Loyo, Kenya: a Story of Women's Empowerment
As a volunteer at the Loyo Food Distribution Point (FDP) in central Turkana, Kenya, Amase has been distributing WFP food assistance to beneficiaries for 10 years. A native Kenyan, she found her way to the village of Loyo when fighting broke out in her hometown in Todonyang along the Kenyan/Ethiopian border, and she lost everything – including her husband.
She is now the Head of the distribution centre, making sure that each month, all beneficiaries receive their allocation of cereals, vegetable oil and Corn Soya Blend (CSB), a highly nutritious supplement fortified with micronutrients. About seven women work in the centre, receiving and unloading around 15mt per month of food assistance and storing it in a local FDP before distribution.

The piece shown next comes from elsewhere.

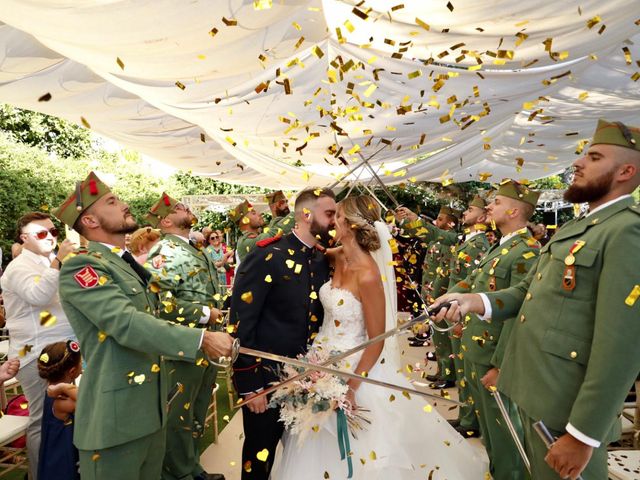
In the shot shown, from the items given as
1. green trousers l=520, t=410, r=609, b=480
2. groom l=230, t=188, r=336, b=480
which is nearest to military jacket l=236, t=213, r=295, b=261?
groom l=230, t=188, r=336, b=480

Philomena Wanyama is a WFP Logistician who came to meet Amase at the Loyo FDP when she stopped in to monitor how the local distribution centres were running in northwestern Kenya. “I noticed this lady running the centre, she was very active,” said Philomena. Not only is Amase in charge of receipts, storage and distribution, but she knows each entitlement of all beneficiaries by heart – and has also earned the respect and recognition of the local community.
“WFP Logistics empowers women through food handling,” explains Philomena. In the Loyo FDP, WFP has incited the involvement of women in food distribution. As a result, half of those working at FDPs in the central Turkana region are women. In these centres, they are encouraged by WFP to be decision-makers and to take the lead role as the head of their families.

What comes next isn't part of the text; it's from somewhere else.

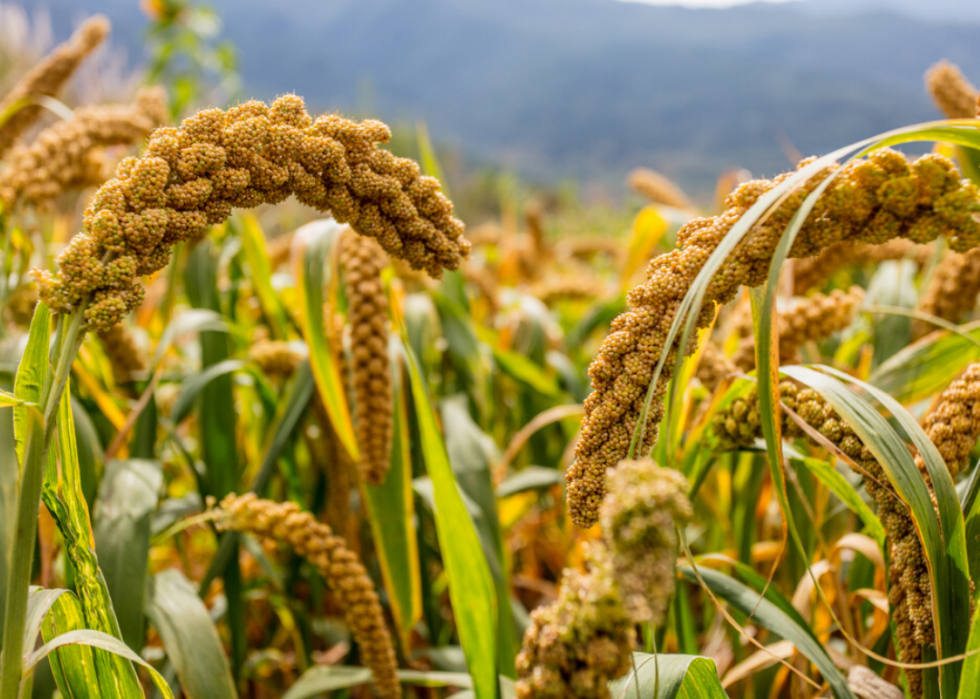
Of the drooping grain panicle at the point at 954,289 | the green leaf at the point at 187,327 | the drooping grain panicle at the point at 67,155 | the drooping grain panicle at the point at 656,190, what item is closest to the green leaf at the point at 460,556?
the green leaf at the point at 187,327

During her three years working for WFP, Philomena has seen other cases which have brought on the empowerment of women through food assistance and delivery. In another example, local women in the village of Lobei, located in central Turkana, were experiencing problems in getting an adequate supply of water to their farms, where they grow sorghum and other vegetables. The women saw an opportunity for a sustainable and long-term project under WFP’s Food for Assets programme, by digging a 7km long canal for water storage and irrigation. Under this project, the WFP Lodwar Office, in partnership with Child Fund International, provided and coordinated the delivery of 7,000 sand-filled sacks to be used for water bank protection. Not only have the women of this northwestern region of Kenya accomplished many things which have contributed to the progressive realization of a sustainable livelihood, but the WFP office in Lodwar, Kenya has been working hard to ensure this keeps happening.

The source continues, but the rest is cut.